* READING PASSAGE *
Although fire suppression system 600 is illustrating as having one
venting device positioned in each branch 607, the present
disclosure is not so limited. Rather, fire suppression system, as
disclosed herein, may include any number of venting devices
positioned in any suitable location and/or integrated in any
suitable manner.
[0054] Further, fire suppression system 600 may include at least
one release valve 411. A release valve may be positioned in any
suitable location and/or integrated in any suitable manner. For
example one or more branches 607 may include a release valve and/or
tributary 406 may include a release valve.
[0055] According to various embodiments, a fire suppression system
(e.g., systems 400, 500, and/or 600) may be active ("pressurized")
at any time after a main line and/or one or more tributaries are
constructed. Further, the main line (e.g., main line 402) and/or
tributaries (e.g., tributary 406, conduits 408, branches 607, etc.)
may be pressurized while one or more components (e.g., conduits,
modules, sprinkler heads, etc.) of the fire suppression are
modified (e.g., extended and/or repaired).
[0056] FIG. 7 depicts an example fire suppression module 700,
according to at least one embodiment disclosed herein. For example,
FIG. 7 may be a side-view of fire suppression module 700. Fire
suppression module 700 includes connectors 702, 704, 706, 708, 710,
712, 714, and 716, and conduits 718 and 720, each of which being
either rigid or flexible. Fire suppression module 700 also includes
sprinkler housing 722 and sprinkler head 724.
[0057] A fire suppression module (e.g., module 700) may be
implemented in any suitable configuration. As one example
configuration, connectors 702, 706, 710, and 716 may include
QCAPC-M connectors, and connectors 704, 708, 712, and 714 may
include QCAPC-F connectors. As noted above, the term "connector"
may refer to any connector and/or any suitable combination of
connectors described herein. For example, with reference to FIG. 7,
a "connector" may include, for example, connector 704 and connector
706 individually or, for example, connector 704 and connector 706
collectively.
[0058] According to some embodiments, a module may include multiple
sub-assemblies. For example, with reference to module 700 (see FIG.
7), an assembly may include connector 702, conduit 718, and
connector 704. Another assembly may include connectors 706, 708,
714, and 716, sprinkler housing 722 and sprinkler head 724.

* DATA *
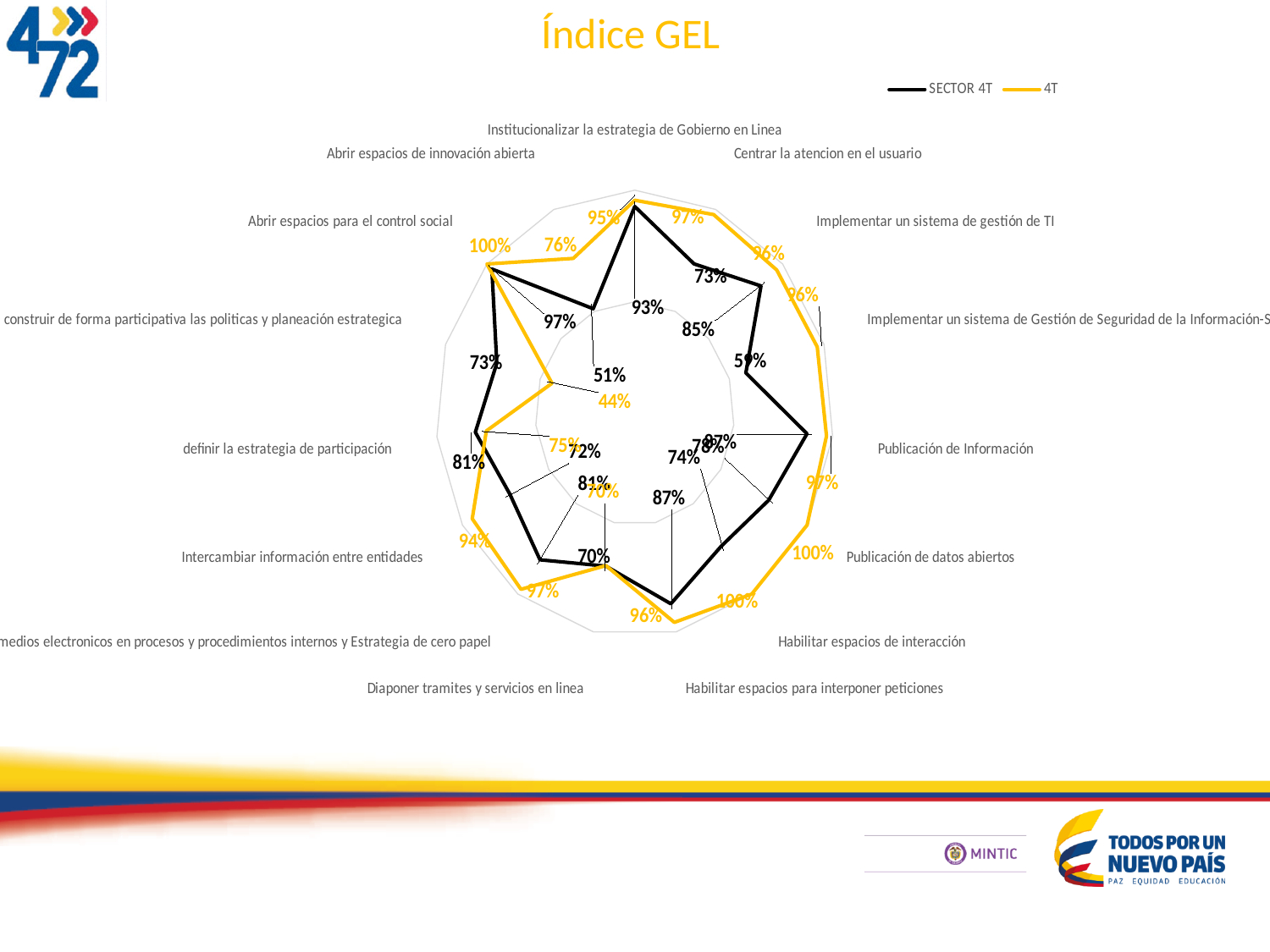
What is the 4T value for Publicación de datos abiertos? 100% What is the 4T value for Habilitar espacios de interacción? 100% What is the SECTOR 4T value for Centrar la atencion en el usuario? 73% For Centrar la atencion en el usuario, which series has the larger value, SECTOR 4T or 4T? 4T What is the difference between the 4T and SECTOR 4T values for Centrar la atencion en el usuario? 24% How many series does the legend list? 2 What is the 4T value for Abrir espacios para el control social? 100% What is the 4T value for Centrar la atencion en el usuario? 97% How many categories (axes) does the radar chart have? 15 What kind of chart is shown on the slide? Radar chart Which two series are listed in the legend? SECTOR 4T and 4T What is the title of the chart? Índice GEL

* EXERCISE SET *
#1 In the fire suppression text, which connectors of module 700 may include QCAPC-M connectors in the example configuration?
#2 Reproduce the part of the fire suppression text that opens with the words containing "[0057] A fire" and closes with "700 (see FIG.".

* ANSWERS GIVEN *
#1 Connectors 702, 706, 710, and 716.

#2
[0057] A fire suppression module (e.g., module 700) may be
implemented in any suitable configuration. As one example
configuration, connectors 702, 706, 710, and 716 may include
QCAPC-M connectors, and connectors 704, 708, 712, and 714 may
include QCAPC-F connectors. As noted above, the term "connector"
may refer to any connector and/or any suitable combination of
connectors described herein. For example, with reference to FIG. 7,
a "connector" may include, for example, connector 704 and connector
706 individually or, for example, connector 704 and connector 706
collectively.
[0058] According to some embodiments, a module may include multiple
sub-assemblies. For example, with reference to module 700 (see FIG.